++++ EXTRACT PROVIDED ++++
Wednesday, July 22, 2015

If you look at early philosophy, you may be surprised it covers a lot of topics that we wouldn't even remotely associate with it, like biology. The ever-famous Aristotle for example wrote about stuff from ethics to politics to dreams to animals. It's because in the original context, philosophy was really just learning about shit. ("Philosophy" means "love of wisdom" in Greek.) Before science broke off and became its own thing, philosophers would talk about the nature of friendship along with how whales reproduce. And why the hell not? It's not like there were clinical trials back then. It was a bunch of dudes sitting together and debating.

That was way back in the day, and I think philosophy has suffered a crisis over the past century because so much of it can be answered with, "Well, we'll just test that in a lab." For example, no one is going to talk about the soul anymore because there's no way we could prove anything either way. Plato for example divided it into three parts and actually identified those parts to specific parts of the body. Today if you try to submit something like that to an academic journal, people would just laugh at you.

That's not to say that there aren't topics left, but it's become even more narrow as even the humanities section of philosophy have formed their own departments, like political science. It's still moving forward, but I have difficulty reading modern works (well, okay, I'll admit I was never really a fan to start with) because now the topics are stuff like the linguistic definition of "the" in a mathematical proof. Exciting that is not for me. Although I guess it's probably better than people trying to calculate how large of a sphere the heavens are above us and being terribly, horribly wrong.
++++
DIRECTIONS:
**a)** Write down the part of the blog post on philosophy starting with "Wednesday, July 22, 2015" and going on through "together and debating.", word for word.
**b)** In the blog post on philosophy, into how many parts did Plato divide the soul?
++++ LISTED ENTRIES ++++
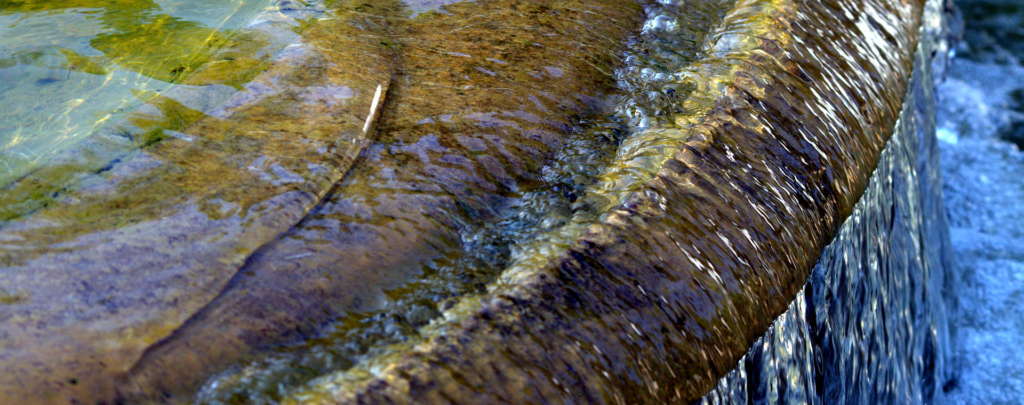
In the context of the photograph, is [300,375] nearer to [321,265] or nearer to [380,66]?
[321,265]

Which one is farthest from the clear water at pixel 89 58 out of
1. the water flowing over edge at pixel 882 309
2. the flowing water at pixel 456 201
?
the water flowing over edge at pixel 882 309

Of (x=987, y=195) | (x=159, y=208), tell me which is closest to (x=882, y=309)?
(x=987, y=195)

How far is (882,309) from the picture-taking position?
2943 mm

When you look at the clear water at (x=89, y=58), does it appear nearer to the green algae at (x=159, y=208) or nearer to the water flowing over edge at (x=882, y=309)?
the green algae at (x=159, y=208)

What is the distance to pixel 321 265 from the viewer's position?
180 centimetres

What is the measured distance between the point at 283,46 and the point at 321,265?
4.05 feet

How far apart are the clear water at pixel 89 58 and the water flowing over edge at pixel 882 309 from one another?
211cm

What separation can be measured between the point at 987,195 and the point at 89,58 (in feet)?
17.4

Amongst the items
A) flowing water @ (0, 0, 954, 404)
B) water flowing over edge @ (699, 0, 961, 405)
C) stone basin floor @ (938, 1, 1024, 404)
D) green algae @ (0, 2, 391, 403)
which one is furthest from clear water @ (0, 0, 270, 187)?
stone basin floor @ (938, 1, 1024, 404)

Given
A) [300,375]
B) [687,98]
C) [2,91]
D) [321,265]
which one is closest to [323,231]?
[321,265]

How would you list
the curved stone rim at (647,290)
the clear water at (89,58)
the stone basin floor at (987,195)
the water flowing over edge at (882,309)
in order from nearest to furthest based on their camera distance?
the curved stone rim at (647,290) < the water flowing over edge at (882,309) < the clear water at (89,58) < the stone basin floor at (987,195)

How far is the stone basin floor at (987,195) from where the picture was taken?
12.0 feet

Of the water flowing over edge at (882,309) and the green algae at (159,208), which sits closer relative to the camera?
the green algae at (159,208)

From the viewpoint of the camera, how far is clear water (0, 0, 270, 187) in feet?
7.98
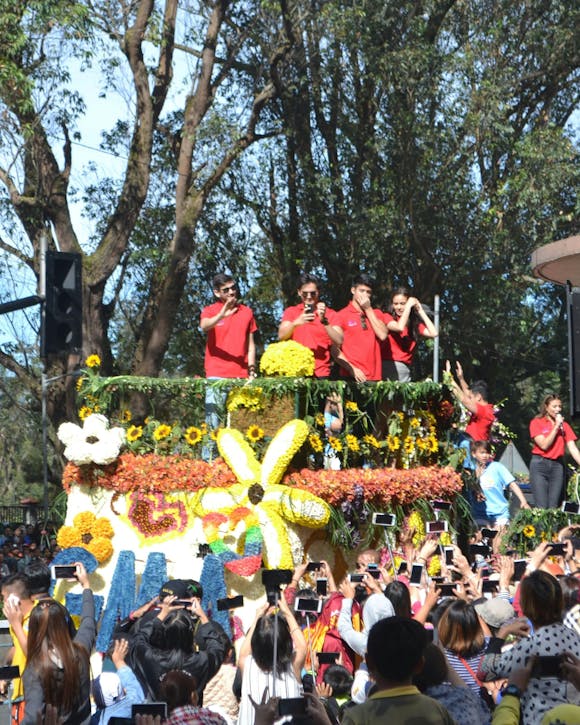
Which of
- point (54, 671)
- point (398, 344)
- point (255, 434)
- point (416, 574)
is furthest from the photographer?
point (398, 344)

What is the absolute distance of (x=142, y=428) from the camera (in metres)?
11.9

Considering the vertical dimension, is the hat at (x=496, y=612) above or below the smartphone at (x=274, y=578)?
below

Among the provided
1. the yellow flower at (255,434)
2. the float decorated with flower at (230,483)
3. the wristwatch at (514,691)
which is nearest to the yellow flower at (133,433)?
the float decorated with flower at (230,483)

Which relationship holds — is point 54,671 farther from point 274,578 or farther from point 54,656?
point 274,578

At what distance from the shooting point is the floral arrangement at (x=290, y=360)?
11250mm

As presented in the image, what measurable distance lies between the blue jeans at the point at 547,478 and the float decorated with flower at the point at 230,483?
2.13 metres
++++
SOLUTIONS IN ORDER:
**a)**
Wednesday, July 22, 2015

If you look at early philosophy, you may be surprised it covers a lot of topics that we wouldn't even remotely associate with it, like biology. The ever-famous Aristotle for example wrote about stuff from ethics to politics to dreams to animals. It's because in the original context, philosophy was really just learning about shit. ("Philosophy" means "love of wisdom" in Greek.) Before science broke off and became its own thing, philosophers would talk about the nature of friendship along with how whales reproduce. And why the hell not? It's not like there were clinical trials back then. It was a bunch of dudes sitting together and debating.

**b)** Three parts.